Task objective
Below are some entries. Count how many of their lines include "patients", then give that number only.

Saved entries
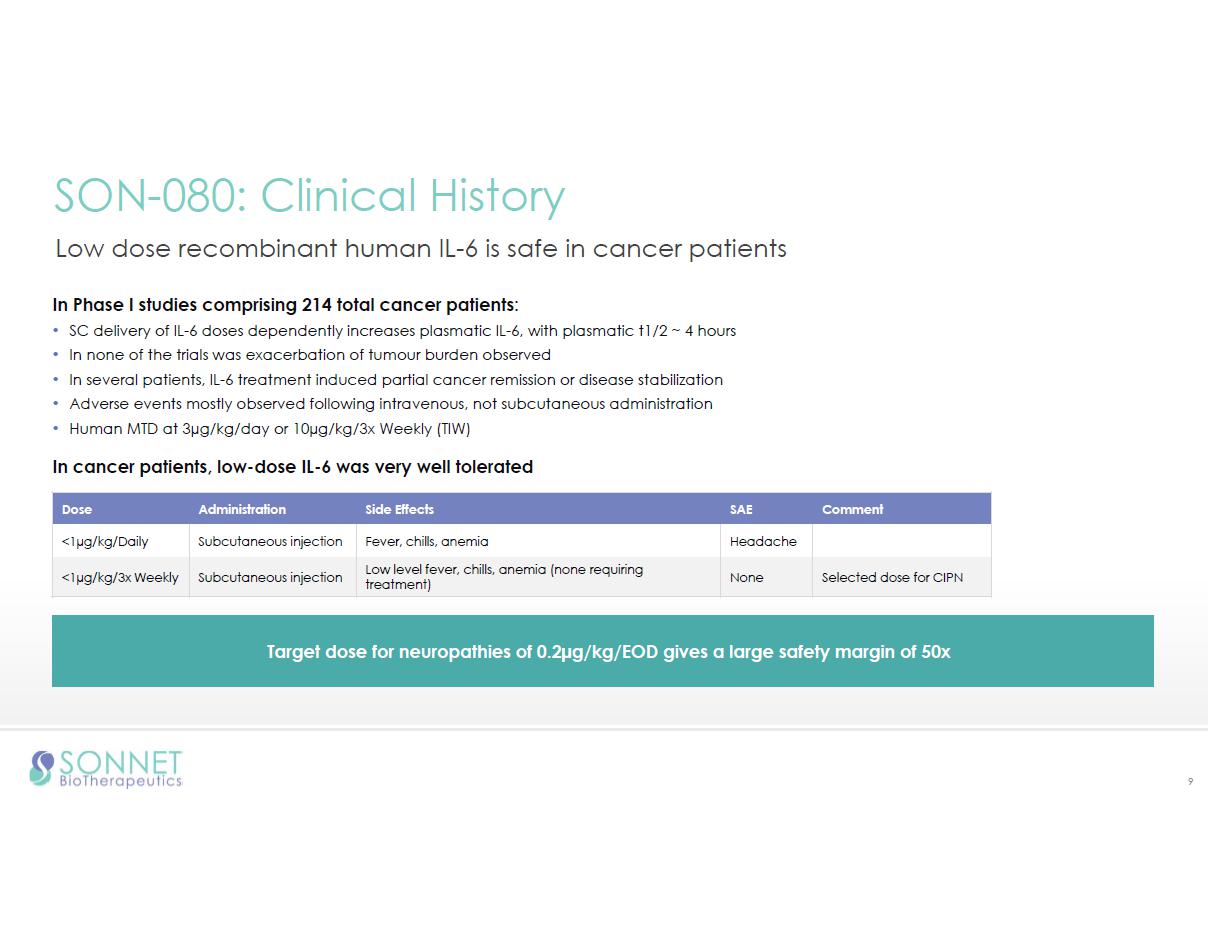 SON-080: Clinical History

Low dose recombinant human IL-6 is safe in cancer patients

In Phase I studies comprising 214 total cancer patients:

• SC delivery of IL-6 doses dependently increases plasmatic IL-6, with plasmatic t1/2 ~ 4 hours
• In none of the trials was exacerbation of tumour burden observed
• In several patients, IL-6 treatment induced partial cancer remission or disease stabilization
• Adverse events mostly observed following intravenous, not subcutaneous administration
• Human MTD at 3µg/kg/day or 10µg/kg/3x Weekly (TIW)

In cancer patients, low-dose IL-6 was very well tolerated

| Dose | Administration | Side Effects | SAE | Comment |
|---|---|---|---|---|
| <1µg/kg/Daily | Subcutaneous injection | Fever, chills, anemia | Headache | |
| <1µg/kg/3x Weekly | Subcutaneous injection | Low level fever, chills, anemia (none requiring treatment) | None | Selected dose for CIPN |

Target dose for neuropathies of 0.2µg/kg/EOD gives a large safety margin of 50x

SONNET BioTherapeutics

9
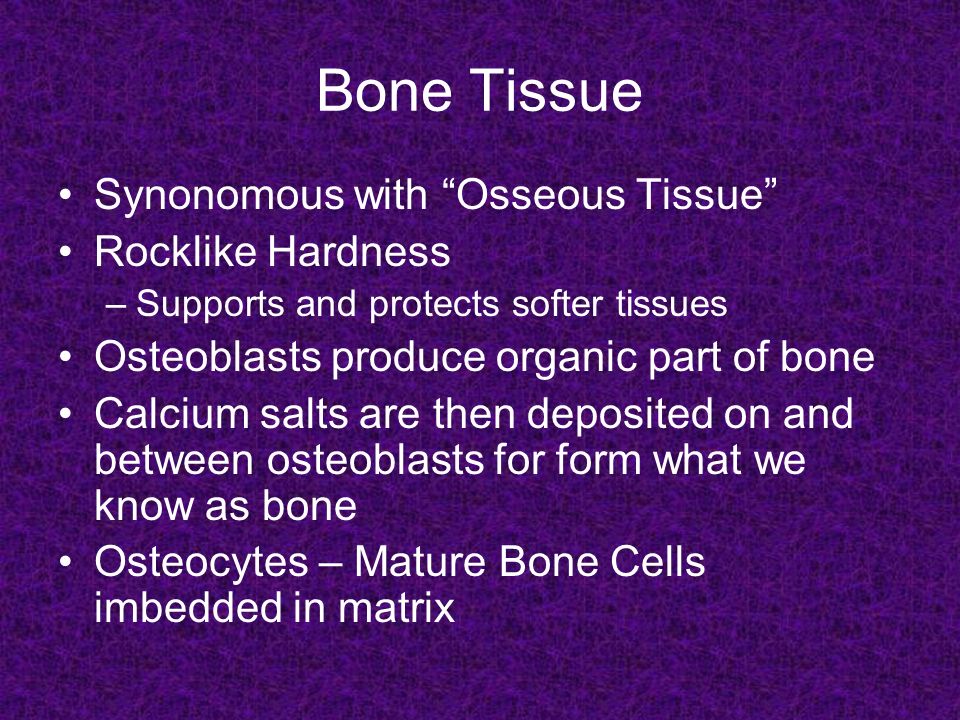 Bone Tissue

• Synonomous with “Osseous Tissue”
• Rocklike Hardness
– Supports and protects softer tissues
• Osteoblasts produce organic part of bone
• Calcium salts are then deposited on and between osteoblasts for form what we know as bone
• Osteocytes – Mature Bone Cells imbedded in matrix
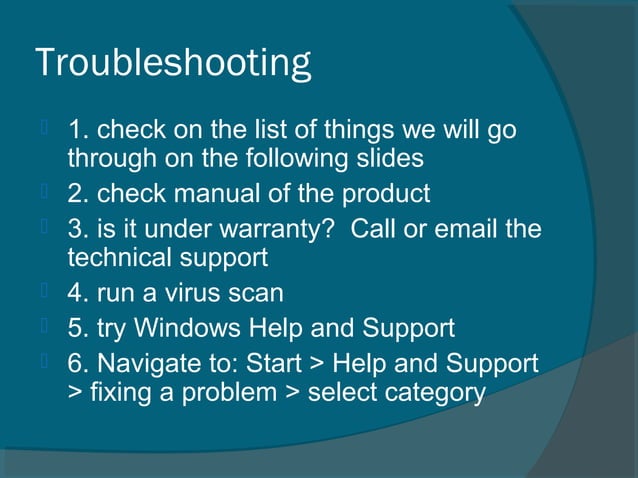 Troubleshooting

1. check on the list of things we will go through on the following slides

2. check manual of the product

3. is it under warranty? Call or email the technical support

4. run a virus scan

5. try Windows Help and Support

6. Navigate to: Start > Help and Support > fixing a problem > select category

Answer area
4